# [Problem to work on]
Tally the lines in the listing below that contain the string "options", and give only the number.

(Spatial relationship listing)
▼
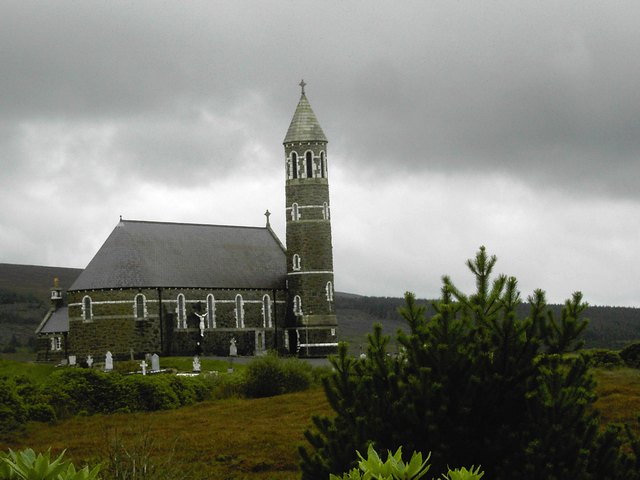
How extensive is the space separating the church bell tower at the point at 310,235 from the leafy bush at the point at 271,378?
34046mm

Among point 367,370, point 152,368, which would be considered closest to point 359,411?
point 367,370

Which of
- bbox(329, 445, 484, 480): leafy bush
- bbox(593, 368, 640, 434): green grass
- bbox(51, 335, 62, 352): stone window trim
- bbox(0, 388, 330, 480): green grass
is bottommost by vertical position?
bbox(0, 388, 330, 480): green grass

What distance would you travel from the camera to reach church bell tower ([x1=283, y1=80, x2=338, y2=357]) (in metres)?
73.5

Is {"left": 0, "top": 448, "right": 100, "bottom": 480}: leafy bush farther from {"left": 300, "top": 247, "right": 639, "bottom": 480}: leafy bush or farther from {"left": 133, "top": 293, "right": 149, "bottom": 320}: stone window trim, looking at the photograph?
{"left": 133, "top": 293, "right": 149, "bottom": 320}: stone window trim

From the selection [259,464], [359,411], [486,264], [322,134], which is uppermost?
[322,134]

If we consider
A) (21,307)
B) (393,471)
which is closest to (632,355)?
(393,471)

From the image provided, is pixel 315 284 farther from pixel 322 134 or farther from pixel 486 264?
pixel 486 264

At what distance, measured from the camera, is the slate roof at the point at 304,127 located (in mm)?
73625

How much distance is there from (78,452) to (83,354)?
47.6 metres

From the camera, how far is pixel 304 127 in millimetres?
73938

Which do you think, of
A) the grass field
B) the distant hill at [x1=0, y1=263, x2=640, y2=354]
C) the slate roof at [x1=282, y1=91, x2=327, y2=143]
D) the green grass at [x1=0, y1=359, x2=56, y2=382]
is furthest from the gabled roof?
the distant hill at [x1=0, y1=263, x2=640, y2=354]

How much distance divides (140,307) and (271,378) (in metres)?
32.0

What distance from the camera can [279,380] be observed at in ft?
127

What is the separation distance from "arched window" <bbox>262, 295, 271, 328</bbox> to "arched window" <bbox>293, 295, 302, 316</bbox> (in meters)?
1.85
▲
▼
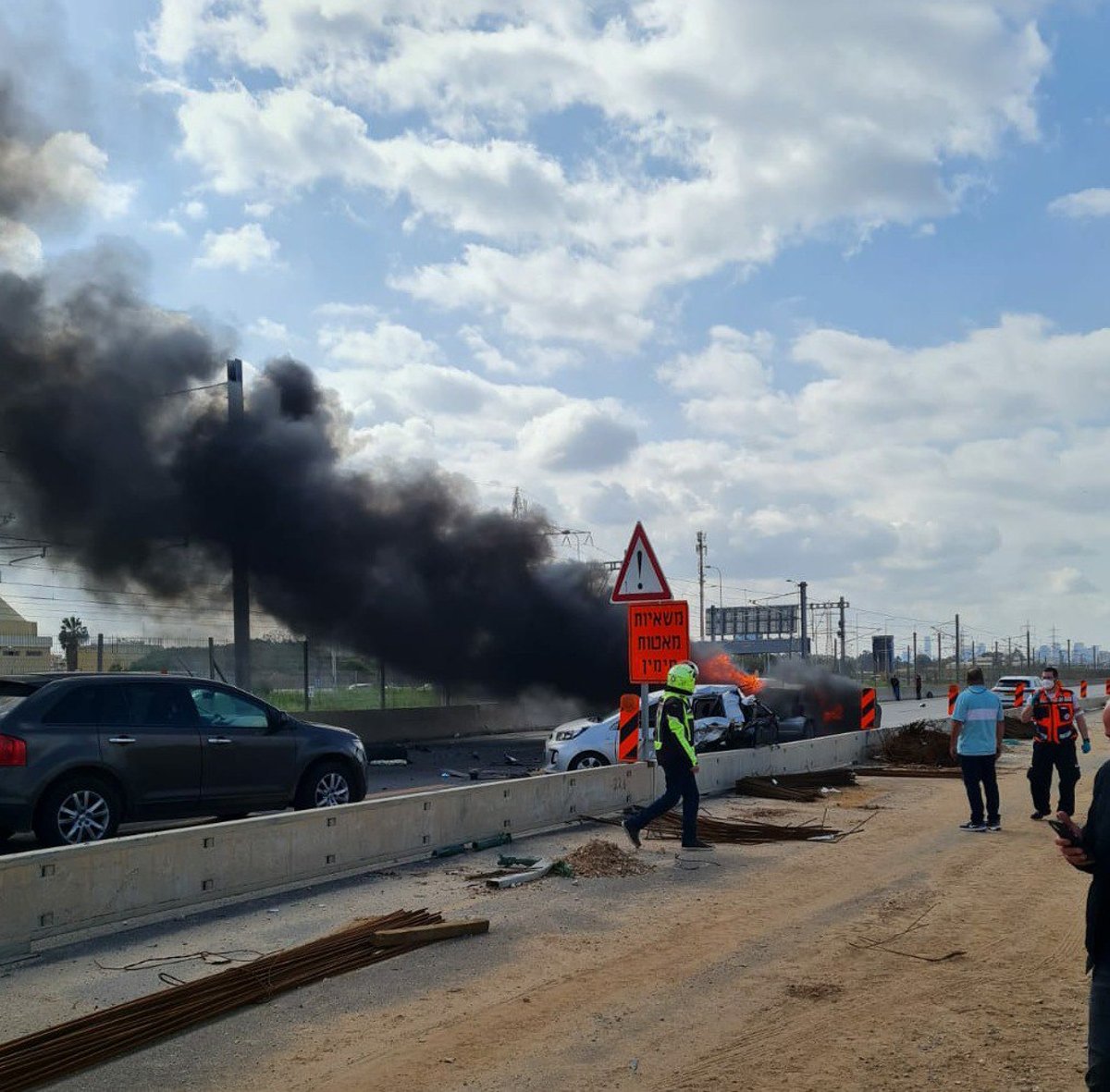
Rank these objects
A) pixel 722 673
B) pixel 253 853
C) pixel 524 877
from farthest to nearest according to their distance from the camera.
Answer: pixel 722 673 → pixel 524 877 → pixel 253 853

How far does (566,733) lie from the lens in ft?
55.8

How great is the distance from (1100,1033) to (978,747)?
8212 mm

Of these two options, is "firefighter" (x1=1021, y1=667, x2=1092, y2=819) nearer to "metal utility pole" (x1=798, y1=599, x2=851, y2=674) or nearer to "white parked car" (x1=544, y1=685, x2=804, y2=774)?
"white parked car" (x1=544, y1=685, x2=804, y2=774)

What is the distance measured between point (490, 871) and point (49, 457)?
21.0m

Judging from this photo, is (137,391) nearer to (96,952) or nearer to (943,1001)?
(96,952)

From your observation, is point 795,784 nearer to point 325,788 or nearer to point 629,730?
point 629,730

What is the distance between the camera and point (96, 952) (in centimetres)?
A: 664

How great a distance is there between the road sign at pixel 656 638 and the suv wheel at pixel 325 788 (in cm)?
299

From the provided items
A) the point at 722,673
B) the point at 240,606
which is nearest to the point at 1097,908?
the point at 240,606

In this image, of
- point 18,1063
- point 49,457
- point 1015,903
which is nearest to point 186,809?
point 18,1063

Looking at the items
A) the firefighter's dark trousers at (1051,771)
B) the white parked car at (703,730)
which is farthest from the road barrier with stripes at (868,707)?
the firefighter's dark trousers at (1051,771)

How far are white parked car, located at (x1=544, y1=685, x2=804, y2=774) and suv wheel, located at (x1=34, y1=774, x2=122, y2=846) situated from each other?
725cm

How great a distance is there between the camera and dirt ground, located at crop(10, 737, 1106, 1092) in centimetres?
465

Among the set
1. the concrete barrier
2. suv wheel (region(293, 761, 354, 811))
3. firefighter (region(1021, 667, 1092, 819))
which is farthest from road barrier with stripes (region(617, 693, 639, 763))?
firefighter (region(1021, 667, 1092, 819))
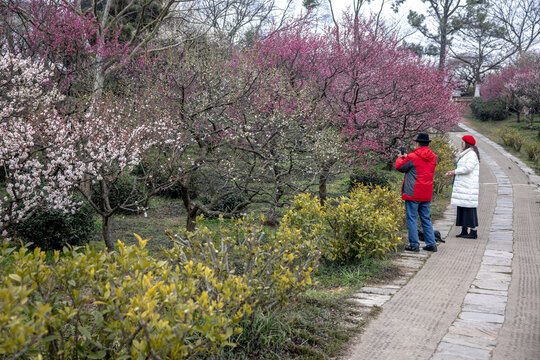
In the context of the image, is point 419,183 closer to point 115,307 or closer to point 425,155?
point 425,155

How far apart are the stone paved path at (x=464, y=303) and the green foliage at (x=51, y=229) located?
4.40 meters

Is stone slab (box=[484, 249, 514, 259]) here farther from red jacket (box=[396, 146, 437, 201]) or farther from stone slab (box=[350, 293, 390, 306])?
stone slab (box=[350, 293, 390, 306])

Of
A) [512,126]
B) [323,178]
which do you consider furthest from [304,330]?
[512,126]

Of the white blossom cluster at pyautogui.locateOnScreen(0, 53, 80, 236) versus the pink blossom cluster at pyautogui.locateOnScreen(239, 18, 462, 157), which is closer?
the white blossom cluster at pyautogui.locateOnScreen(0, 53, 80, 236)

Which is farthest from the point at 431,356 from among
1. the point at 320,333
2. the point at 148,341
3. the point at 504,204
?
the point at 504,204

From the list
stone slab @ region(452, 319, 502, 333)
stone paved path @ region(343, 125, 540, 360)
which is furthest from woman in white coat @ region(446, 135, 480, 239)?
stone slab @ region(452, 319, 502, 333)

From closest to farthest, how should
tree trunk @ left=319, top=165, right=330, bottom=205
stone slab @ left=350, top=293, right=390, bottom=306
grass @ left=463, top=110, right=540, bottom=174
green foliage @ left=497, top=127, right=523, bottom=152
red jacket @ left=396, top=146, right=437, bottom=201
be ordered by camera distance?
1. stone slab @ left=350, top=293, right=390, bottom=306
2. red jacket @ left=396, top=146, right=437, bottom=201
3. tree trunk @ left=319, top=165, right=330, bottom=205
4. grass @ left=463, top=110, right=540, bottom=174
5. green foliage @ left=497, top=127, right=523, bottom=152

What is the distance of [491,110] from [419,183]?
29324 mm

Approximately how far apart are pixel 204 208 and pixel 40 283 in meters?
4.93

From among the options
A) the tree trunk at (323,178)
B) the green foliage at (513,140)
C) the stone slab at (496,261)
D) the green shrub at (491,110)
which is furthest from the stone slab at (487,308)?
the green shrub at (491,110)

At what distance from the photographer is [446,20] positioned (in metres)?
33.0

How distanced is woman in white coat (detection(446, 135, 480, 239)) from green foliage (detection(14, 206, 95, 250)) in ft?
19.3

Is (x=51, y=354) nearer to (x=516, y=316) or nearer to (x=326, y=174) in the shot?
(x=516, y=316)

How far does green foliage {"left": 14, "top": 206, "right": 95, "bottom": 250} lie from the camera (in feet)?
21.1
▲
# [Response]
2